I've also written the following program, which demonstrates the core problem:

from __future__ import print_function

import io
import os
import pickle
import time

obj = {"a": 1, "b": 2}
obj_data = pickle.dumps(obj)
assert len(obj_data) > 10

rfd, wfd = os.pipe()

pid = os.fork()
if pid == 0:
    os.close(rfd)

    for _ in range(4):
        time.sleep(0.5)
        print("First write")
        os.write(wfd, obj_data[:10])

        time.sleep(0.5)
        print("Second write")
        os.write(wfd, obj_data[10:])

    os._exit(0)

try:
    os.close(wfd)

    rfile = os.fdopen(rfd, "rb", 0)

    print("Reading")
    while True:
        try:
            obj_copy = pickle.load(rfile)
            assert obj == obj_copy
        except EOFError:
            break
    print("Success")
finally:
    os.kill(pid, 15)

The program reliably fails with Python 3.8 and succeeds with Python 2.7.

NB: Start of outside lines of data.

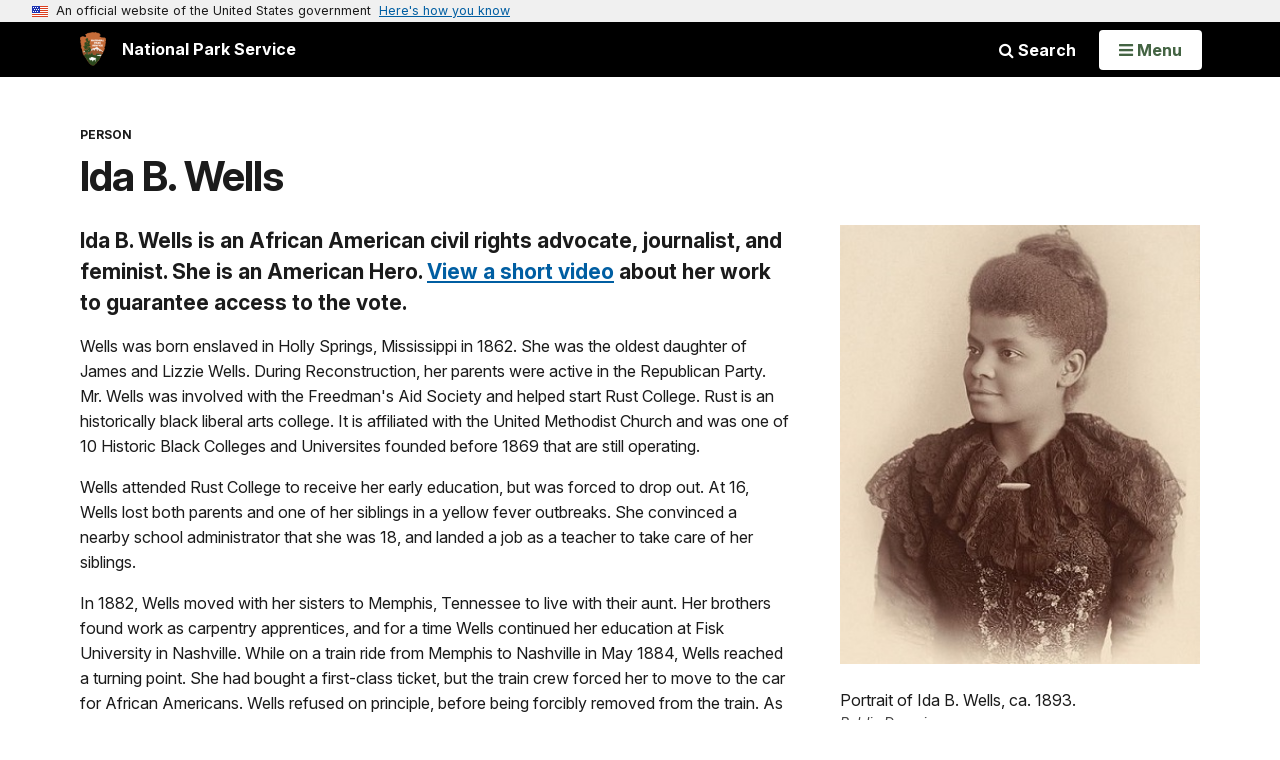

--- FILE ---
content_type: text/plain;charset=utf-8
request_url: https://www.nps.gov/solr/?json.wrf=jQuery36104821975493197257_1768891424022
body_size: 967
content:
jQuery36104821975493197257_1768891424022({
  "responseHeader":{
    "status":0,
    "QTime":63,
    "params":{
      "q":"\"suffragist\" OR \"Women's History\" OR \"African American History\" OR \"Chicago\" OR \"NAACP\" OR \"Civil Rights\" OR \"American Heroes\" OR \"woman\" OR \"womens history\" OR \"women's rights\" OR \"womens suffrage\" OR \"African American Women\" OR \"Mississippi\" OR \"Mississippi History\" OR \"illinios\" OR \"Illinois\" OR \"Illinois History\" OR \"women leaders\" OR \"19th amendment\" OR \"suffrage\" OR \"20 for 2020\" OR \"Reconstruction\" OR \"reconstruction era\"",
      "json.wrf":"jQuery36104821975493197257_1768891424022",
      "defType":"edismax",
      "fl":"PageURL,Title,Type,Image_URL,Image_Alt_Text,PageURL",
      "start":"0",
      "fq":"Category:\"Articles\" AND (Type:\"Article\" OR Type:\"Person\" OR Type:\"Place\") AND -PageURL:\"/people/idabwells.htm\" AND -Allow_Listing_Display:false AND (Image_Width:[465 TO *] AND Image_Height:[261 TO *]) OR (Original_Image_Width:[465 TO *] AND Original_Image_Height:[261 TO *])",
      "sort":"score desc",
      "rows":"6",
      "wt":"json"}},
  "response":{"numFound":4217,"start":0,"numFoundExact":true,"docs":[
      {
        "Type":["Article"],
        "Title":"Women's History Month in Alaska",
        "PageURL":"/articles/dena-history-womens-history-ak.htm",
        "Image_URL":"/common/uploads/articles/images/nri/20200327/articles/1FDE2729-D8F3-03D2-C32D269F7682B89B/1FDE2729-D8F3-03D2-C32D269F7682B89B.jpg",
        "Image_Alt_Text":"portrait style photo of a woman in a high necked dress"},
      {
        "Type":["Article"],
        "Title":"What happened after?: Women's History",
        "PageURL":"/articles/what-happened-after-women-s-history.htm",
        "Image_URL":"/common/uploads/articles/images/nri/20180717/articles/9F9C10C2-B5FA-4CBA-FEE08681F61C6303/9F9C10C2-B5FA-4CBA-FEE08681F61C6303.jpg",
        "Image_Alt_Text":"Picture of Jimmy Carter signing an extension of the Equal Rights Amendment."},
      {
        "Type":["Article"],
        "Title":"Explore Women's History",
        "PageURL":"/articles/000/explore-women-s-history.htm",
        "Image_URL":"/common/uploads/articles/images/nri/20220308/articles/27BFA731-A80F-9977-F82CFC67AB050379/27BFA731-A80F-9977-F82CFC67AB050379.jpg",
        "Image_Alt_Text":"Sculpture of a woman holding a child by the hand"},
      {
        "Type":["Article"],
        "Title":"Did You Know?: Women's History",
        "PageURL":"/articles/did-you-know-women-s-history.htm",
        "Image_URL":"/common/uploads/articles/images/nri/20180711/articles/6495CBB8-1DD8-B71B-0B5DD96F9D50E031/6495CBB8-1DD8-B71B-0B5DD96F9D50E031.jpg",
        "Image_Alt_Text":"Image of women's suffrage parade, early 1900s. Courtesy of the Library of Congress."},
      {
        "Type":["Article"],
        "Title":"Women's History (Teaching with Historic Places)",
        "PageURL":"/articles/women-s-history-teaching-with-historic-places.htm",
        "Image_URL":"/common/uploads/articles/images/nri/20200224/articles/B3E4EF43-FCD8-9523-68A92F7FDDB51674/B3E4EF43-FCD8-9523-68A92F7FDDB51674.jpg",
        "Image_Alt_Text":"Portrait of a woman."},
      {
        "Type":["Article"],
        "Title":"Archeology This Month: Women's History",
        "PageURL":"/articles/000/archeology-this-month-women-s-history.htm",
        "Image_URL":"/common/uploads/articles/images/nri/20210224/articles/5C3636D9-9159-802D-269034E2A4D12233/5C3636D9-9159-802D-269034E2A4D12233.jpg",
        "Image_Alt_Text":"NPS archeologist and student"}]
  }})
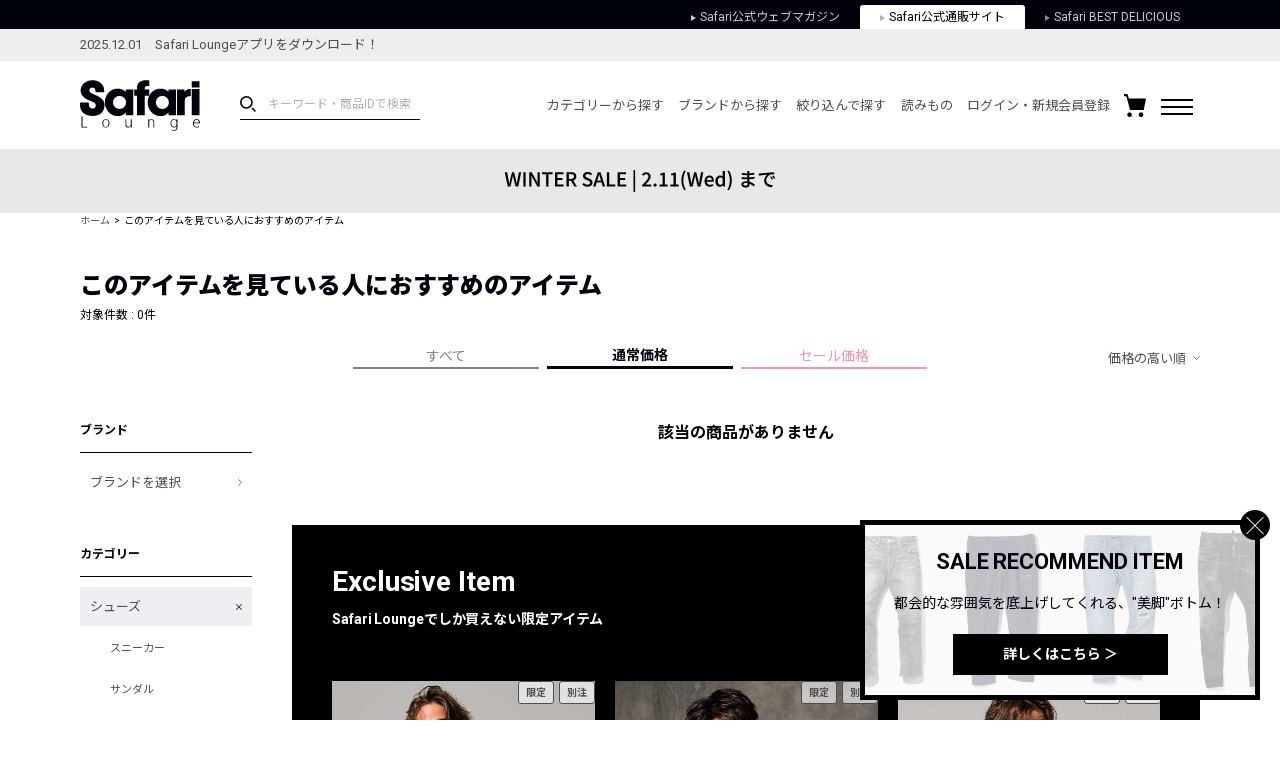

--- FILE ---
content_type: image/svg+xml
request_url: https://media.safarilounge.jp/thegear/content/theme/view/pc/img/cmn/icn_right-linearrow-black.svg
body_size: 487
content:
<?xml version="1.0" encoding="UTF-8" standalone="no"?>
<!DOCTYPE svg PUBLIC "-//W3C//DTD SVG 1.1//EN" "http://www.w3.org/Graphics/SVG/1.1/DTD/svg11.dtd">
<svg width="100%" height="100%" viewBox="0 0 7 11" version="1.1" xmlns="http://www.w3.org/2000/svg" xmlns:xlink="http://www.w3.org/1999/xlink" xml:space="preserve" xmlns:serif="http://www.serif.com/" style="fill-rule:evenodd;clip-rule:evenodd;stroke-miterlimit:10;">
    <g id="レイヤー_2">
        <g id="Layer_1">
            <path d="M0.35,0.35L5.35,5.35L0.35,10.35" style="fill:none;fill-rule:nonzero;stroke:black;stroke-width:1px;"/>
        </g>
    </g>
</svg>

Providing the unpickler with a buffered reader fixes the issue, so let
"os.fdopen" create one.

https://bugzilla.mozilla.org/show_bug.cgi?id=1604486

Diff Detail

Repository
rHG Mercurial
Lint
Automatic diff as part of commit; lint not applicable.
Unit
Automatic diff as part of commit; unit tests not applicable.

Event Timeline

heftig created this revision.Jan 30 2020, 4:29 PM
heftig edited the summary of this revision. (Show Details)Jan 30 2020, 4:33 PM
This revision was not accepted when it landed; it landed in state Needs Review.
This revision was automatically updated to reflect the committed changes.
yuja added a subscriber: yuja.Feb 4 2020, 7:38 AM
for rfd, wfd in pipes:
    os.close(wfd)
  • selector.register(os.fdopen(rfd, 'rb', 0), selectors.EVENT_READ)

+ selector.register(os.fdopen(rfd, 'rb'), selectors.EVENT_READ)

Using buffered I/O can cause a deadlock (until the worker process exits.)
The master process expects EVENT_READ will be asserted (i.e. level-triggered)
if there are more than one readable items, but buffered file won't
since almost all readable items will be moved to its internal buffer.

import time
from mercurial import (
    ui as uimod,
    worker,
)

def some_work(n):
    # send back many items at once
    for i in range(10):
        yield (n, i)
    # and don't close() the pipe for a while
    time.sleep(10)

ui = uimod.ui()
ui.setconfig(b'worker', b'numcpus', b'2')
gen = worker._posixworker(ui, some_work, staticargs=(), args=[0, 1],
                          hasretval=False)
for x in gen:
    ui.write(b'%r\n' % (x,))
    ui.flush()